* begin Extracted entries *
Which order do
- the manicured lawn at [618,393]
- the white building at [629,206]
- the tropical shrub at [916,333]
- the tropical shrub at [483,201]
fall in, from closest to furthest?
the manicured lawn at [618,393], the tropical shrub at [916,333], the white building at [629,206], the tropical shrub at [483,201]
* end Extracted entries *
→ **Instructions for the task**:
Write out the records above line for line, without changing anything.

→ **Output**:
Which order do
- the manicured lawn at [618,393]
- the white building at [629,206]
- the tropical shrub at [916,333]
- the tropical shrub at [483,201]
fall in, from closest to furthest?
the manicured lawn at [618,393], the tropical shrub at [916,333], the white building at [629,206], the tropical shrub at [483,201]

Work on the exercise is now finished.